During a press call last week, Montana Gov. Steve Bullock said he didn’t plan to follow the White House advice to punish those without masks. The Democrat, who is running for Senate, said it’s better to encourage people to use masks than rely on fines.
But Bullock said the point of the White House’s request was clear. “Even the federal government says we need to be taking wearing masks seriously,” he said. “It’s not just governors saying that we should do this and it’s not just health experts saying we should be wearing masks.”
Missouri Gov. Mike Parson is among the Republican governors who have resisted a statewide masking order, despite the White House’s recommendation.

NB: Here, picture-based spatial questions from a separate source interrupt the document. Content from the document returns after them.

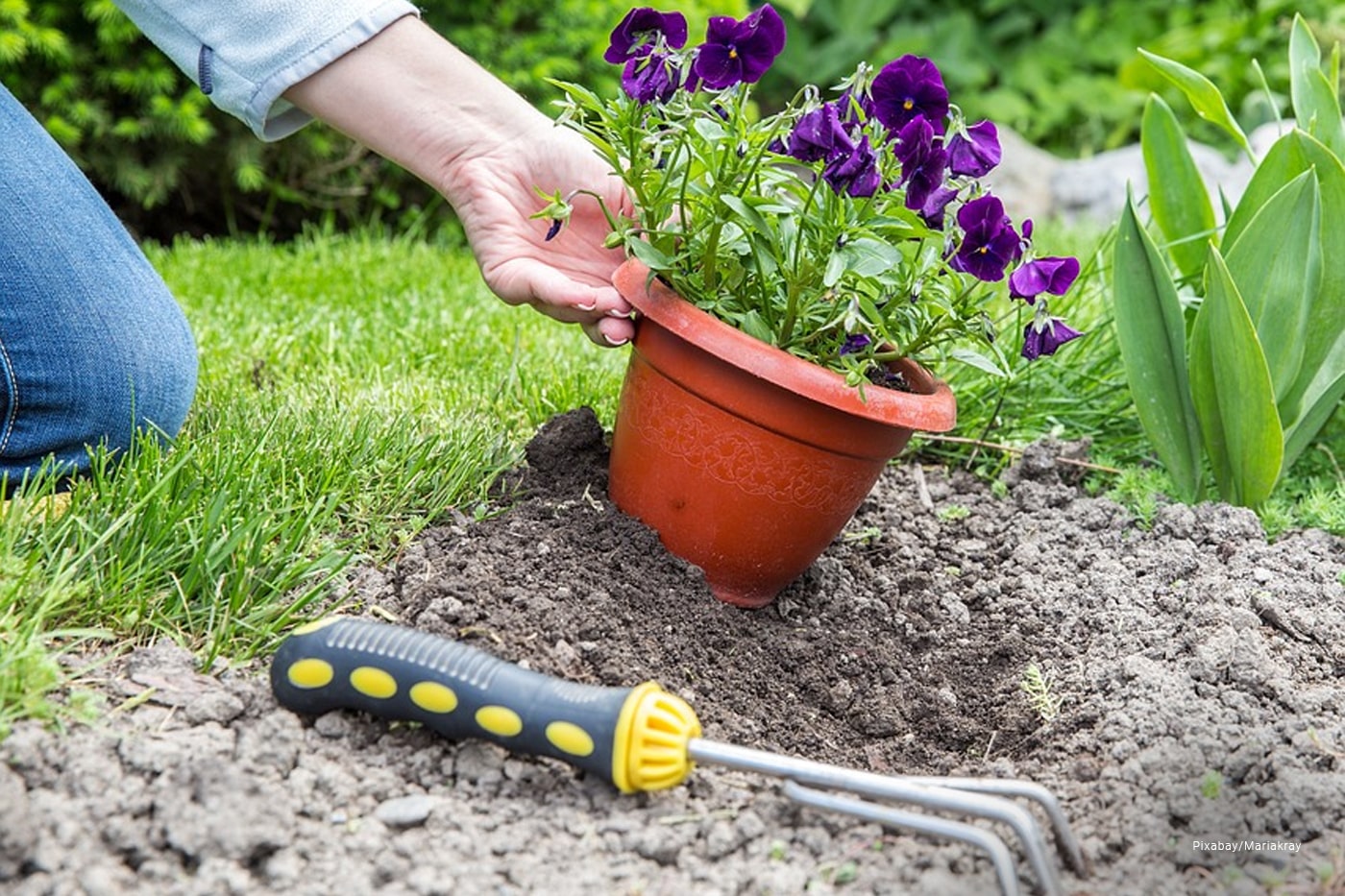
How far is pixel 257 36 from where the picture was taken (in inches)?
80.8

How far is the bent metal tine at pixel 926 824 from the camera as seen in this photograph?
133 centimetres

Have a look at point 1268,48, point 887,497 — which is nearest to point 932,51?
point 1268,48

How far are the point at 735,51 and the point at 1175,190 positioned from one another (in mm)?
1155

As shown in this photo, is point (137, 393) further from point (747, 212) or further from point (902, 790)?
point (902, 790)

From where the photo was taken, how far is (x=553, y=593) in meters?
1.83

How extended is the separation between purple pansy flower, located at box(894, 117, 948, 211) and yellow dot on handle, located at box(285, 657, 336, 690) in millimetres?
909

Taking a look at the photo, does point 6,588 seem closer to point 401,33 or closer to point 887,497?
point 401,33

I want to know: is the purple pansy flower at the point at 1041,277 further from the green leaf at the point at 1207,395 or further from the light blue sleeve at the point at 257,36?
the light blue sleeve at the point at 257,36

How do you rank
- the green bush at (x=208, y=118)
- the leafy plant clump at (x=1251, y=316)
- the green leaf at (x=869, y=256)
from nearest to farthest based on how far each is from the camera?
the green leaf at (x=869, y=256), the leafy plant clump at (x=1251, y=316), the green bush at (x=208, y=118)

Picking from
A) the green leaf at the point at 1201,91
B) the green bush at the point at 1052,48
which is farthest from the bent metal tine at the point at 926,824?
the green bush at the point at 1052,48

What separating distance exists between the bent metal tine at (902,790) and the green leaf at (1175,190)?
1435 millimetres

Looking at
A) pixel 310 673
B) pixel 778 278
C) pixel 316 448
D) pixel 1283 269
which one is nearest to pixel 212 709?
pixel 310 673

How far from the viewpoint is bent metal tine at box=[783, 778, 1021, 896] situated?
133 cm

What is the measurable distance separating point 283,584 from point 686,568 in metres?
0.57
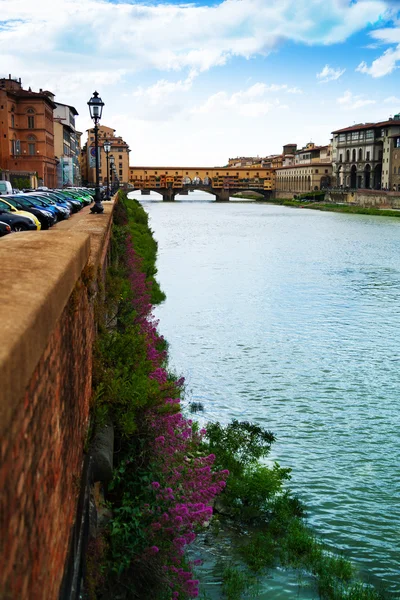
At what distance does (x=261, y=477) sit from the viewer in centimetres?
834

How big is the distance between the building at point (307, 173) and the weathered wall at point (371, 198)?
24327mm

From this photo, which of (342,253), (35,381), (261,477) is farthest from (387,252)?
(35,381)

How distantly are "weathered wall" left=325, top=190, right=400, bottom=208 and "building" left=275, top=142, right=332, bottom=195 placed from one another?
24327 millimetres

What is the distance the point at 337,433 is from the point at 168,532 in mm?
5730

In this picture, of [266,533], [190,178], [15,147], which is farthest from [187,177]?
[266,533]

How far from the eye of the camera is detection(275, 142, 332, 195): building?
121438 millimetres

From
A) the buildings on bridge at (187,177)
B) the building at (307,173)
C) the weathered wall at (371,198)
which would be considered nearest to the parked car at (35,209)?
the weathered wall at (371,198)

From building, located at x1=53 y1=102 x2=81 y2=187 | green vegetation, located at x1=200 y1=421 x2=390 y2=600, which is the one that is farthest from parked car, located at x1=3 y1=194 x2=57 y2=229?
building, located at x1=53 y1=102 x2=81 y2=187

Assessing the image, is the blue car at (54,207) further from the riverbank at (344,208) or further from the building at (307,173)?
the building at (307,173)

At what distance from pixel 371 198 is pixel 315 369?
239 ft

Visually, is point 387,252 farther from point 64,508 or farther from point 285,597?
point 64,508

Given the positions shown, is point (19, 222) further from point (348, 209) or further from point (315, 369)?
point (348, 209)

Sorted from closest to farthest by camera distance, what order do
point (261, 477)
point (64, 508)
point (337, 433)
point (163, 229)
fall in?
point (64, 508)
point (261, 477)
point (337, 433)
point (163, 229)

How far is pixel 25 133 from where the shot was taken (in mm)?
65062
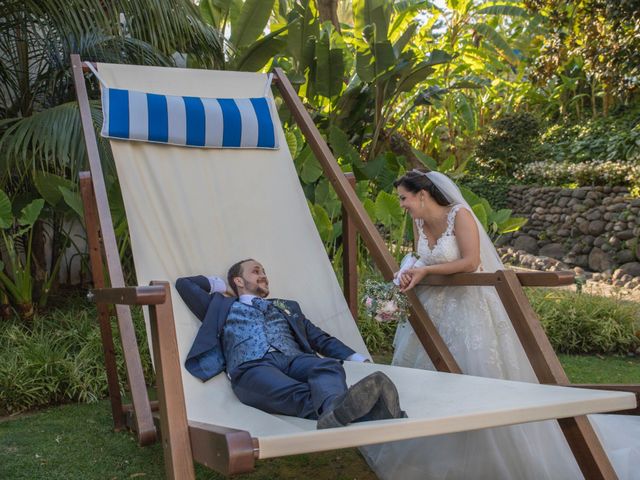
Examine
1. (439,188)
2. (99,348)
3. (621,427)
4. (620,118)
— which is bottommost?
(621,427)

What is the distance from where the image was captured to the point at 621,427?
2939 millimetres

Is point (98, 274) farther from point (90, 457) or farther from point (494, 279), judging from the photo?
point (494, 279)

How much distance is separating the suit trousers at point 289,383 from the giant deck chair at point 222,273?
72 mm

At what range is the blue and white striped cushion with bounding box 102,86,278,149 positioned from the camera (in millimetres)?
3387

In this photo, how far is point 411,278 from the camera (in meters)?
2.89

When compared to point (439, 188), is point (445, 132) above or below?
above

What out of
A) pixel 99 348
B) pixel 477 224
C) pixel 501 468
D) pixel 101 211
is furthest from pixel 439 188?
pixel 99 348

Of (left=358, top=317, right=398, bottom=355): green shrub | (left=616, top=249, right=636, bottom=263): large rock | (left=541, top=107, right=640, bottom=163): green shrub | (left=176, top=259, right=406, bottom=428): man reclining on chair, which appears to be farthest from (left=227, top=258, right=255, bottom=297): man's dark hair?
(left=541, top=107, right=640, bottom=163): green shrub

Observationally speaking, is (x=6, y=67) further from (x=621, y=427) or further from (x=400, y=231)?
(x=621, y=427)

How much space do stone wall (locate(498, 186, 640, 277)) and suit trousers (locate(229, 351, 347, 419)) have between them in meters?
7.31

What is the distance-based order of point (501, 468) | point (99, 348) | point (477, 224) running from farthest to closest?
point (99, 348) < point (477, 224) < point (501, 468)

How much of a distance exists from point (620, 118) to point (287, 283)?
10.6m

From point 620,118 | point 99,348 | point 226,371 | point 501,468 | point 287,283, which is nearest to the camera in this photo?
point 501,468

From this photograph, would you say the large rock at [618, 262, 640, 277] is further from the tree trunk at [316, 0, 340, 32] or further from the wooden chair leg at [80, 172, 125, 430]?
the wooden chair leg at [80, 172, 125, 430]
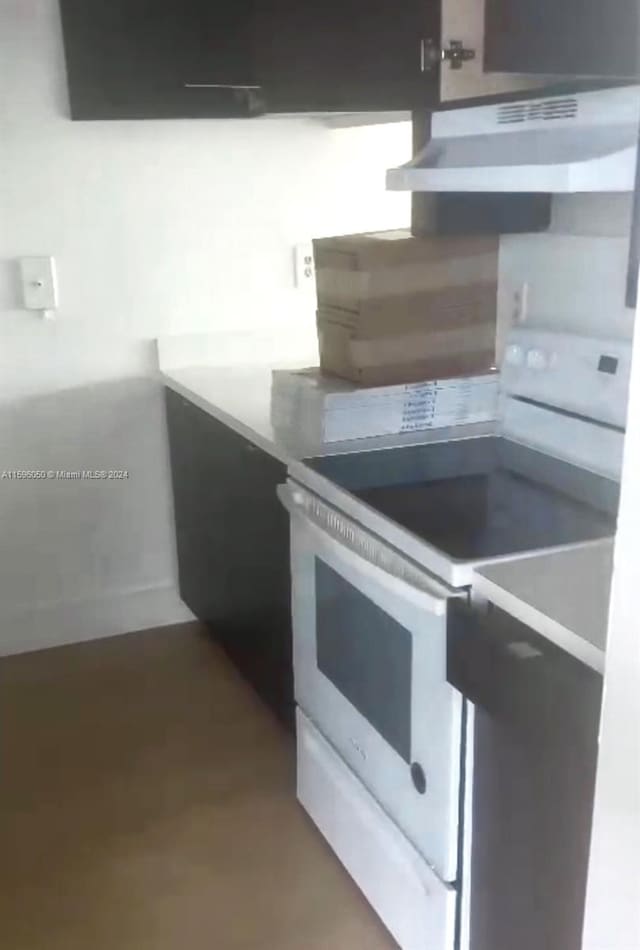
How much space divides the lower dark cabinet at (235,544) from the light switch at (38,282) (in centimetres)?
40

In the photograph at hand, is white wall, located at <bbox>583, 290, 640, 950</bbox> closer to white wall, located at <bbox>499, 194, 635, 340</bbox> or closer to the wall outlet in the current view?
white wall, located at <bbox>499, 194, 635, 340</bbox>

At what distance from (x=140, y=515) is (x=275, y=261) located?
0.84 metres

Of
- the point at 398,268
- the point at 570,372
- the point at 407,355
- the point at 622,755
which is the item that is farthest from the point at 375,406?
the point at 622,755

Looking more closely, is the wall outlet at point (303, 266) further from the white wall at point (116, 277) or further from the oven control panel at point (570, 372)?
the oven control panel at point (570, 372)

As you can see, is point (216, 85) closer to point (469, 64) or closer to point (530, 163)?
point (469, 64)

“You don’t need government to tell you to wear a dang mask,” Parson said in July at a Missouri Cattlemen’s Association steak fry, according to the Springfield News-Leader. “If you want to wear a dang mask, wear a mask.”
Parson and his wife, Teresa, tested positive for COVID-19 last Wednesday.
Spokesperson Kelli Jones said last Thursday that the governor does not plan to enact a mask order, based on an assessment of current COVID data. She added state officials consider the White House reports “really more of an FYI” than a mandate.
“It’s kind of a bizarre document, truthfully,” she said. “We read them and look at them — and make our own policy.”
The reports, which are sent to the governors, also leave local and state public health officials in the dark, said Freeman, of NACCHO.
“If the White House were truly serious about making these — what sounds like solid, scientific-backed, data-backed recommendations — if they were truly serious about it, tell the world, share them, be transparent,” she said.
Instead, former CDC director Dr. Tom Frieden said, the White House has fueled the partisan breakdown on masks.
“One of the many failures of this administration is the politicization of masks, and that has really cost lives,” Frieden said. “There is no reason masks should be partisan.”
Meanwhile back in Montana, Gallatin County appears to be heading toward its third surge in cases since the pandemic began.
“I don’t really have a lot of time to worry about inconsistency of messaging from the White House,” health officer Kelley said.